Only the lines from the one containing "In the picture, does" to the end of the entries should be written out, each exactly as it stands, both ends included.
+++
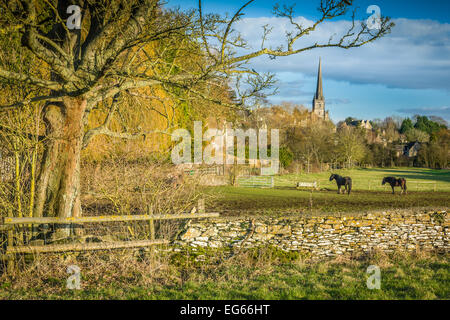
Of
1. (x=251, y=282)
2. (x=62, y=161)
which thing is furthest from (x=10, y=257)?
(x=251, y=282)

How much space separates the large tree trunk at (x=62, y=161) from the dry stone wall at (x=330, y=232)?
2.79 metres

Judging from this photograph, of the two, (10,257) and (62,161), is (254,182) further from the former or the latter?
(10,257)

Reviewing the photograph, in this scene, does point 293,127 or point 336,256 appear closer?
point 336,256

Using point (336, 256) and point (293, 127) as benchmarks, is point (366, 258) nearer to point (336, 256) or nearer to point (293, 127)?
point (336, 256)

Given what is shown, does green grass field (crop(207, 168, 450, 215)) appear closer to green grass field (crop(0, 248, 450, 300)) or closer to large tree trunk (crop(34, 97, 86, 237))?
green grass field (crop(0, 248, 450, 300))

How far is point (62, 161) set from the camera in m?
8.25

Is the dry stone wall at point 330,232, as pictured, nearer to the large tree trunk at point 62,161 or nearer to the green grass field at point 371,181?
the large tree trunk at point 62,161

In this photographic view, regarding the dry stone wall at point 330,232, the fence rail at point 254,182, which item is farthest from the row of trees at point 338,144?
the dry stone wall at point 330,232

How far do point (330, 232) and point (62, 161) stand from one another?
7.62 metres

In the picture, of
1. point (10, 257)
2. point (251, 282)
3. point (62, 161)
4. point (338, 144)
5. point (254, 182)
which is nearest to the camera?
point (10, 257)

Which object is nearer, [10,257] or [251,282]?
[10,257]

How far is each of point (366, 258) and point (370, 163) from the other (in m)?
66.6

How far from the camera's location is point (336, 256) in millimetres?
9656
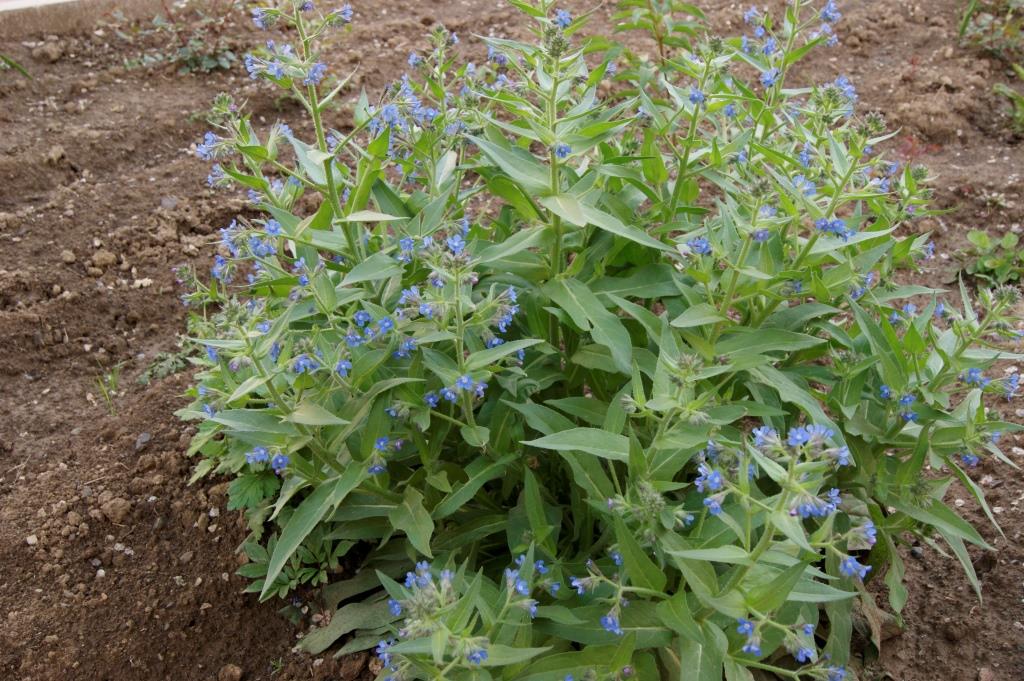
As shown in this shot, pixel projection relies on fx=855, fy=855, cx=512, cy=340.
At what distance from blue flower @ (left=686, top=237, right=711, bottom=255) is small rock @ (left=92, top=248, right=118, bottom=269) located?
3.10 metres

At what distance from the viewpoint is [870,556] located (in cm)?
294

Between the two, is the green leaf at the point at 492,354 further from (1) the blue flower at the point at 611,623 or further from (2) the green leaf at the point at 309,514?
(1) the blue flower at the point at 611,623

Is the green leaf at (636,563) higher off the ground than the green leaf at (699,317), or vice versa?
the green leaf at (699,317)

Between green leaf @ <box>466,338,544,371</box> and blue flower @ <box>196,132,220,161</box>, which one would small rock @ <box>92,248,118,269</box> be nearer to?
blue flower @ <box>196,132,220,161</box>

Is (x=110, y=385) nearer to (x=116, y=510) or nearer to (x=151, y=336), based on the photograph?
(x=151, y=336)

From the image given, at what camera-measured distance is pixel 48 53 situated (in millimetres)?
5582

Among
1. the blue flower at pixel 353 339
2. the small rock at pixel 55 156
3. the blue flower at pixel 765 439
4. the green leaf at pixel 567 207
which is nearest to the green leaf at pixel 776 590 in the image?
the blue flower at pixel 765 439

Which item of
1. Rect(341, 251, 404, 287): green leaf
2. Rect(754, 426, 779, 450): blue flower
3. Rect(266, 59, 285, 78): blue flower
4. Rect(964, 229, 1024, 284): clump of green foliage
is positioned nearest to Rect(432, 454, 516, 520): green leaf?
Rect(341, 251, 404, 287): green leaf

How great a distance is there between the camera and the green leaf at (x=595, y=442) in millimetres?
2156

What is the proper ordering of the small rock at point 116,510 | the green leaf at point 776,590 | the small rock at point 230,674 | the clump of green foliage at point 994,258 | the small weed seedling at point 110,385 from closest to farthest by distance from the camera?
the green leaf at point 776,590 < the small rock at point 230,674 < the small rock at point 116,510 < the small weed seedling at point 110,385 < the clump of green foliage at point 994,258

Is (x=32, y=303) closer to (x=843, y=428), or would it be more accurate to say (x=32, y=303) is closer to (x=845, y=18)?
(x=843, y=428)

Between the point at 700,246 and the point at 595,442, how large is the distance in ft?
2.07

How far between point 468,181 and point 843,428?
95.1 inches

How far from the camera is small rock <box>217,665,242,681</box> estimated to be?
2805 millimetres
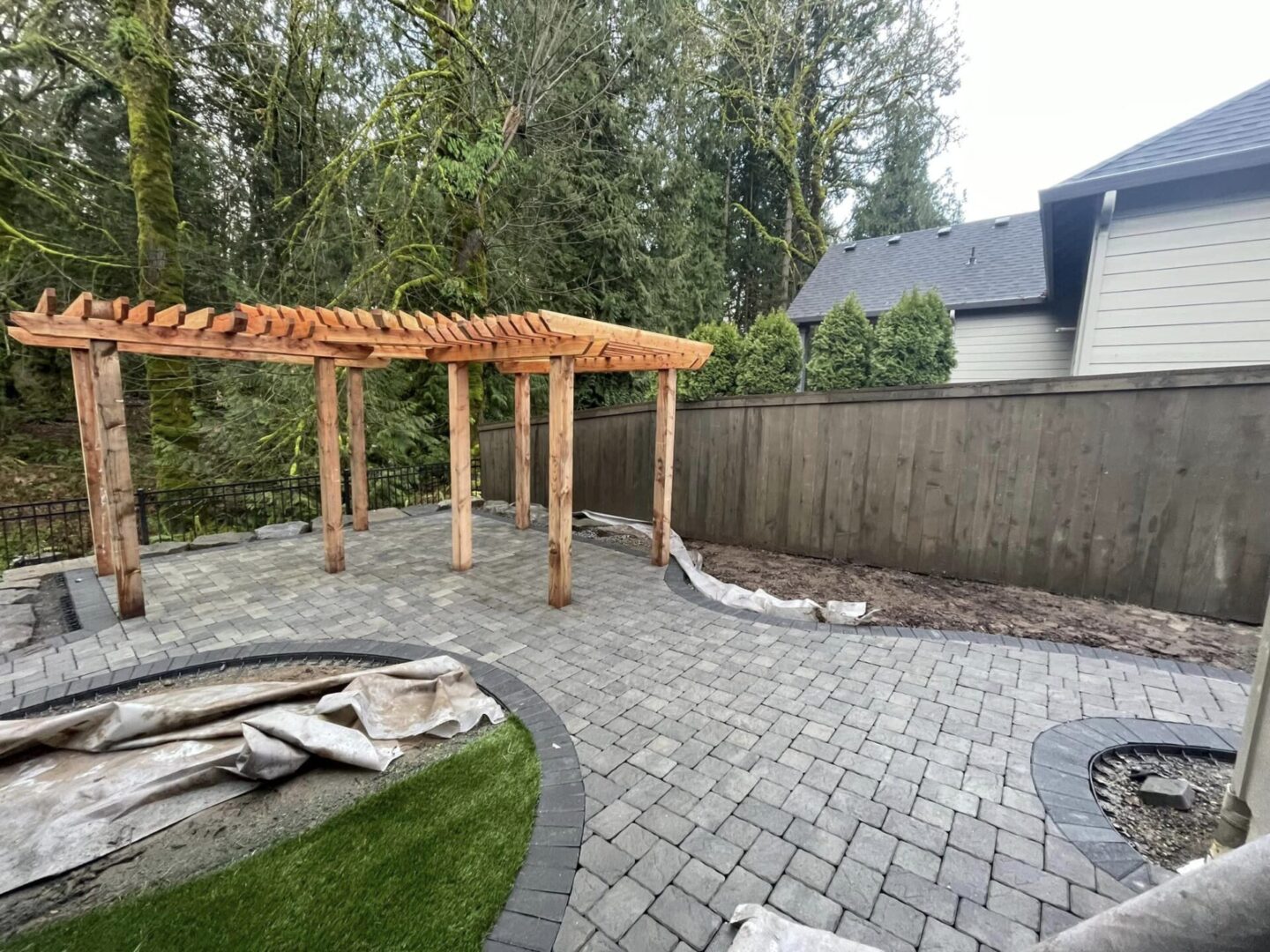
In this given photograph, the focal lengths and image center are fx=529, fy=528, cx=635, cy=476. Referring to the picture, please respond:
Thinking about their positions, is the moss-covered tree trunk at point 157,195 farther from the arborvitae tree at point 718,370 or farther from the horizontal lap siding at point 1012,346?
the horizontal lap siding at point 1012,346

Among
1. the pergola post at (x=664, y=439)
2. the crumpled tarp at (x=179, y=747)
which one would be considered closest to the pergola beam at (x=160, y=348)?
the crumpled tarp at (x=179, y=747)

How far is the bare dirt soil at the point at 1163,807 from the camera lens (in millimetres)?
2062

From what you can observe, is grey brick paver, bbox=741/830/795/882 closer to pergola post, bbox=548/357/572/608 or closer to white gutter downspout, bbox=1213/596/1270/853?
white gutter downspout, bbox=1213/596/1270/853

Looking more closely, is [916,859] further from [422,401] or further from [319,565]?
[422,401]

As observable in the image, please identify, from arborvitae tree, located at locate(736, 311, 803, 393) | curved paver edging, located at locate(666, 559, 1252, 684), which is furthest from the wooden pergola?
arborvitae tree, located at locate(736, 311, 803, 393)

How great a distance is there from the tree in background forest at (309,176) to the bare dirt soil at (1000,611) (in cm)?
608

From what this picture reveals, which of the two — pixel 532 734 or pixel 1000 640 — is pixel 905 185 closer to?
pixel 1000 640

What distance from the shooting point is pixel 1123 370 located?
17.6 ft

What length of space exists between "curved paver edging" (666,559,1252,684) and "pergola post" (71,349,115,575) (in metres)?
4.95

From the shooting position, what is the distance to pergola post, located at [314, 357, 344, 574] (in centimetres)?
495

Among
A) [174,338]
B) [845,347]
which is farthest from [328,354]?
[845,347]

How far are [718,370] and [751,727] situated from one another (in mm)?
5362

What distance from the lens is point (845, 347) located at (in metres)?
6.71

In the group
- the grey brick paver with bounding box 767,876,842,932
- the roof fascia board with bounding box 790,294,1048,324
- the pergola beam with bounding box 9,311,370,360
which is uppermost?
the roof fascia board with bounding box 790,294,1048,324
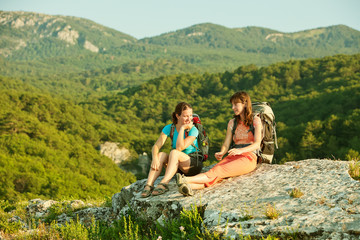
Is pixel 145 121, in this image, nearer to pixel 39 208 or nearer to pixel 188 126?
pixel 39 208

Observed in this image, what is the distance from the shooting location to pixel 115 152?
62.0 meters

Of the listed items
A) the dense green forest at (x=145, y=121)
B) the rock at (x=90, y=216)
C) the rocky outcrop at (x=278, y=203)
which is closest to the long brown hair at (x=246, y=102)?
the rocky outcrop at (x=278, y=203)

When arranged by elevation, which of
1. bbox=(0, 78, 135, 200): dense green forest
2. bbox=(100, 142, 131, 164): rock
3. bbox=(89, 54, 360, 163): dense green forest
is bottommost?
bbox=(100, 142, 131, 164): rock

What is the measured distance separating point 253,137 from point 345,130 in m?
32.8

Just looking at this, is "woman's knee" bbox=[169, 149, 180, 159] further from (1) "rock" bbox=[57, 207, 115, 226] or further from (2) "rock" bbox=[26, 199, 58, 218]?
(2) "rock" bbox=[26, 199, 58, 218]

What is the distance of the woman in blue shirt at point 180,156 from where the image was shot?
5340mm

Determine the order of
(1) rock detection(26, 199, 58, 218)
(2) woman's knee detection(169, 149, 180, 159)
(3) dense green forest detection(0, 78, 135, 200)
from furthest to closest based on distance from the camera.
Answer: (3) dense green forest detection(0, 78, 135, 200) → (1) rock detection(26, 199, 58, 218) → (2) woman's knee detection(169, 149, 180, 159)

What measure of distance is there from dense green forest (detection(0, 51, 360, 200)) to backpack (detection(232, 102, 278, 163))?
229 centimetres

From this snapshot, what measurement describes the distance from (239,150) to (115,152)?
193 feet

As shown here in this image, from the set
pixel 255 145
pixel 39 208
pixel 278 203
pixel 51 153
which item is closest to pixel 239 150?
pixel 255 145

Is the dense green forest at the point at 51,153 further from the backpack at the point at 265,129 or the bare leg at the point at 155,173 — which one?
the backpack at the point at 265,129

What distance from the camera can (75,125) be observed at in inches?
2549

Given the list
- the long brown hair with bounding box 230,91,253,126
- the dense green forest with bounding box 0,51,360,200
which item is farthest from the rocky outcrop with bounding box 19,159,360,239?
the dense green forest with bounding box 0,51,360,200

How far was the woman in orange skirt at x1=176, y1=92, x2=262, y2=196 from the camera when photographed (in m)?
5.13
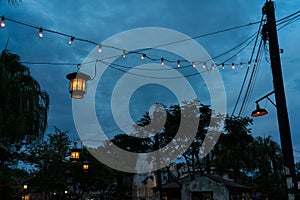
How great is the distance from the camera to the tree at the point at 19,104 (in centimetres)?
831

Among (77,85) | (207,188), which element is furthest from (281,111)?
(207,188)

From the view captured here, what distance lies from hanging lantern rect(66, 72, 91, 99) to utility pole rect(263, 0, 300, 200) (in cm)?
429

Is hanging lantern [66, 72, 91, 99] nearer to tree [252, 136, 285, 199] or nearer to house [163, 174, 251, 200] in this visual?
house [163, 174, 251, 200]

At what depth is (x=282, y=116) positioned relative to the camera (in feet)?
19.9

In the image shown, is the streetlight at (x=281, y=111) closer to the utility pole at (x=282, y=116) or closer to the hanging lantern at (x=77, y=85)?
the utility pole at (x=282, y=116)

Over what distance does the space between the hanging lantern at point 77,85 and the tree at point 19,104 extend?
6.74ft

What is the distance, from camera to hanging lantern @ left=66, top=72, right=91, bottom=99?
24.0 ft

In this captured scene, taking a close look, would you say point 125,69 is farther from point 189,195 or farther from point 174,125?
point 189,195

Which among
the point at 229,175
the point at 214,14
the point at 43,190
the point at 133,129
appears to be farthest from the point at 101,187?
the point at 214,14

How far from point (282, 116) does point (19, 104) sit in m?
6.75

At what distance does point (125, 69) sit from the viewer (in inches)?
432

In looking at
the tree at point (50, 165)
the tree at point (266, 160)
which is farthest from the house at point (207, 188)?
the tree at point (50, 165)

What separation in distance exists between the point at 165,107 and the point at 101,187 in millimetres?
10683

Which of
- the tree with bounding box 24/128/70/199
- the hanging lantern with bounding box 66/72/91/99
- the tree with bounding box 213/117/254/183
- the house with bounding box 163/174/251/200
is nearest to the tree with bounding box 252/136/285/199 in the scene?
the tree with bounding box 213/117/254/183
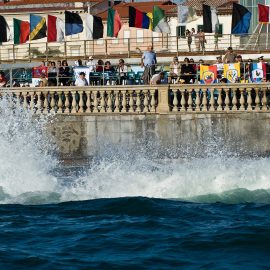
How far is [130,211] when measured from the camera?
20359mm

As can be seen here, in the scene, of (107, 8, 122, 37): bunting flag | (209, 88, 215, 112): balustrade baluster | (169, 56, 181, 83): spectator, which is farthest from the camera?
(107, 8, 122, 37): bunting flag

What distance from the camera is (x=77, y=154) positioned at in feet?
99.5

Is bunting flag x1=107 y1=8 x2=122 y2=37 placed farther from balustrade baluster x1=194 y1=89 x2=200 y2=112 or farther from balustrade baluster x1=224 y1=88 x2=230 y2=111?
balustrade baluster x1=224 y1=88 x2=230 y2=111

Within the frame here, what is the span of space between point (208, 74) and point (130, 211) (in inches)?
414

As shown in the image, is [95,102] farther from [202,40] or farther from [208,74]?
[202,40]

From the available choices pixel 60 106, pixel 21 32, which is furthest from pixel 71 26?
pixel 60 106

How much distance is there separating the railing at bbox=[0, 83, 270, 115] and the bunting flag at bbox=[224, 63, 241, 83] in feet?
2.81

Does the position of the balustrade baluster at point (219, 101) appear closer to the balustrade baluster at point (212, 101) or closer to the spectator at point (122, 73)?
the balustrade baluster at point (212, 101)

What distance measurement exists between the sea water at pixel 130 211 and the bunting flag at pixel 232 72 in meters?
2.12

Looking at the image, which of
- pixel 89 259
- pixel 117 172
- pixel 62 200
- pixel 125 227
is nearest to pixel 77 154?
pixel 117 172

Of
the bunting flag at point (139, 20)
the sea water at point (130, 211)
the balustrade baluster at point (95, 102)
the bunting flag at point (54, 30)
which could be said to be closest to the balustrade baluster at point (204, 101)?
the sea water at point (130, 211)

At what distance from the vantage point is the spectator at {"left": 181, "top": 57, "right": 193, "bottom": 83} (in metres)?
30.4

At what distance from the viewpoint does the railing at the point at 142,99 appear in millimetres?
29203

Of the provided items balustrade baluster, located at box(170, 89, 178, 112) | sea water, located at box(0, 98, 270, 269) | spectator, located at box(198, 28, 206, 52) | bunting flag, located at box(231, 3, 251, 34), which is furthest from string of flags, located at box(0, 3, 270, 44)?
sea water, located at box(0, 98, 270, 269)
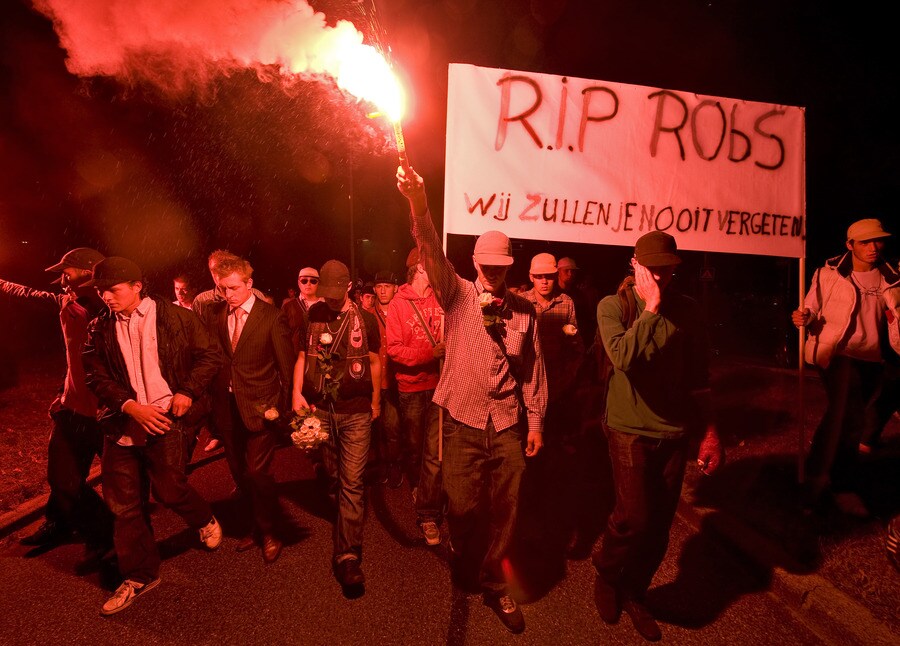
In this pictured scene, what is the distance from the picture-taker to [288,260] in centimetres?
4381

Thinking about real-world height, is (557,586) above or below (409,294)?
below

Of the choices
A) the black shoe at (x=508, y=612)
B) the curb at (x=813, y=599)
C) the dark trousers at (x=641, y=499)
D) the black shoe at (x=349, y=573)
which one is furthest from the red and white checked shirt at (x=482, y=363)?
the curb at (x=813, y=599)

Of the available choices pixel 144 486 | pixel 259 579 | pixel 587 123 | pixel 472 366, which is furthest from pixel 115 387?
pixel 587 123

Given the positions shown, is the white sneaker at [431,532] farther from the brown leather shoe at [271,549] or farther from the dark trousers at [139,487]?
the dark trousers at [139,487]

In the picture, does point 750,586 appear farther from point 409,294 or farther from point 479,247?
point 409,294

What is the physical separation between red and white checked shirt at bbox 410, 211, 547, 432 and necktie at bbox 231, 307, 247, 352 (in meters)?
1.87

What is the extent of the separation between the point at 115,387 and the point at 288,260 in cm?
4244

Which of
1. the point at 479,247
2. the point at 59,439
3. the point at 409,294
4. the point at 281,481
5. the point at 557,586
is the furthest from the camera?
the point at 281,481

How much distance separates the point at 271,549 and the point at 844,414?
16.1 ft

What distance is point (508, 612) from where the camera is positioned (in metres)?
3.25

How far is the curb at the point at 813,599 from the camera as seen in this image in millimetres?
3054

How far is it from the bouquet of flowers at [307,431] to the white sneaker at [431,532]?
124 cm

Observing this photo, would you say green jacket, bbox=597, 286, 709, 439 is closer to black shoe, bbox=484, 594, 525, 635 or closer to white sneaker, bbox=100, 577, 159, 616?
black shoe, bbox=484, 594, 525, 635

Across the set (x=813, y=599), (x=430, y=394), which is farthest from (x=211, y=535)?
(x=813, y=599)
+++
> _FINAL ANSWER_:
In the picture, does point 750,586 appear farther from point 409,294 or farther from point 479,247?
point 409,294

What is the physical separation between red and white checked shirt at bbox 410, 211, 547, 432 and necktie at bbox 231, 307, 247, 352 (in meters)?
1.87

What is the extent of the separation between the point at 115,387 and the point at 288,260 in cm?
4244

Which of
1. the point at 479,247
2. the point at 59,439
3. the point at 409,294
4. the point at 281,481
5. the point at 557,586
is the furthest from the camera?
the point at 281,481

How much distance separates the point at 271,549 and the point at 844,414?
16.1 ft

What distance is point (508, 612) from where the camera is positioned (in metres)?
3.25

How far is the curb at the point at 813,599 from the camera as seen in this image in millimetres?
3054

How far is it from the bouquet of flowers at [307,431] to the white sneaker at [431,532]?
124 cm

Observing this photo, would you say green jacket, bbox=597, 286, 709, 439 is closer to black shoe, bbox=484, 594, 525, 635 or closer to white sneaker, bbox=100, 577, 159, 616?
black shoe, bbox=484, 594, 525, 635

Across the set (x=813, y=599), (x=430, y=394), which is farthest from (x=211, y=535)?
(x=813, y=599)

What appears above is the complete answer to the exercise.